(July 4, 2017 at 6:59 pm)Luckie Wrote: As I said, I'm all in. Unforgivable sin and all, I've flipped off my share of god. Actually I should be asking you why you even have a phone or laptop to toss about on. When I was a Christian if I could give or do I did. That includes more than just being a self righteous protagonist online. I gave my time, my heart, my love, my everything. Even to poverty although that is a side effect of being impoverished oneself. Still I gave. And to this day I can't say I have much left tO give. I meet deaths door as a matter of habit, being on numerous chemo meds for the last 15 years of my life, losing body parts and relationships and belongings to the point of nothing, due to my illness. Sad but true I live in my mom's living room in a bed that is or isn't my deathbed, who knows? Do yOu have legs? Do YOU have fingers and toes capable of putting on some shoes and doing something constructive with your time?? I do my best every day to pass on love in any way I'm able.
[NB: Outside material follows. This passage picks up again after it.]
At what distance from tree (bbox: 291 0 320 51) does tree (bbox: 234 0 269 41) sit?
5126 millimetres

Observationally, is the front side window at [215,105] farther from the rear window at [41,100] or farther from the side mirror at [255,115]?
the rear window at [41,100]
You seem to use your time to be a judgemental pRick online and unsolicited. For fun. Go fuck yourself with your bullshit. If I die (which could be any week of my life), then so be it. And if by some leap and bound I meet up with the god portrayed in the Bible and not the tens of thousands of other religions? It's too late for me, I DID commit the unforgivable sin. I haVe given up everything. If I'm to die a second death in hell, then so fucking be it. Unlike you I READ the words of your god. And they were not good. And I know exactly what I'm saying having lived my life by that god every day of my life since infant hood. I know what you love. I know what you feel. And I'm compelled to ask, why are you okay with your beloved brethren being sent to hell eternal (the fiery brimstone one described by the bible) for reasons unbecoming of the punishment? In the end, hell is every Christians undoing. Either you're a monster for believing in it or you're condemned. Why is hell called for, for a child committing suicide because she can't fathom her father fucking her, telling her shes an awful subhuman, beating her up as he does.. just one more time??? Jesus platitudes and hell seem meaningless at that point, especially that those who live in and were born to hell on earth.
I'm really sorry to hear of your circumstances. I made the mistake of telling an atheist that I'd pray for him and he got upset and told me not to, so I won't tell you that I'll pray for you. As far as the unpardonable sin goes, I don't even know exactly what it is. How do you even know you've committed it? I don't even think people will even know if they committed it until after death. I've heard it said that if you're concerned about having committed it, then you probably didn't. Any one who did wouldn't even care in the least. As far as hell goes, I've done some studying through the bible and I don't believe the bible says that anyone will spend eternity in hell. The bible doesn't mention the consequences of suicide. What it does say is that those who are not in Christ will not be saved. Is the young girl in your example denying God? That's probably the last thing going through her mind at the moment. Is the avowed atheist who is committing doctor-assisted suicide denying God? That's also probably not going through her mind at the time, but of course she already has before then. I say it's between God and the individual.
Me a self-righteous protagonist? I've admitted openly in this forum that I'm not good. In fact, I've taken heat for admitting that I need God to be righteous. Look at your own posts and ask yourself who the self-righteous one is. Sounds like you've lived an unselfish life and that isn't something that should not go unrewarded. I can't even imagine the misery you are going through and there's no way I would take any satisfaction in your situation. There's no way I would want to trade places with you, but a least if I was in your situation I would have the comfort of knowing that I'll have a healthy body for eternity and that's the way it should be for you. Whether you like it or not that's what I think.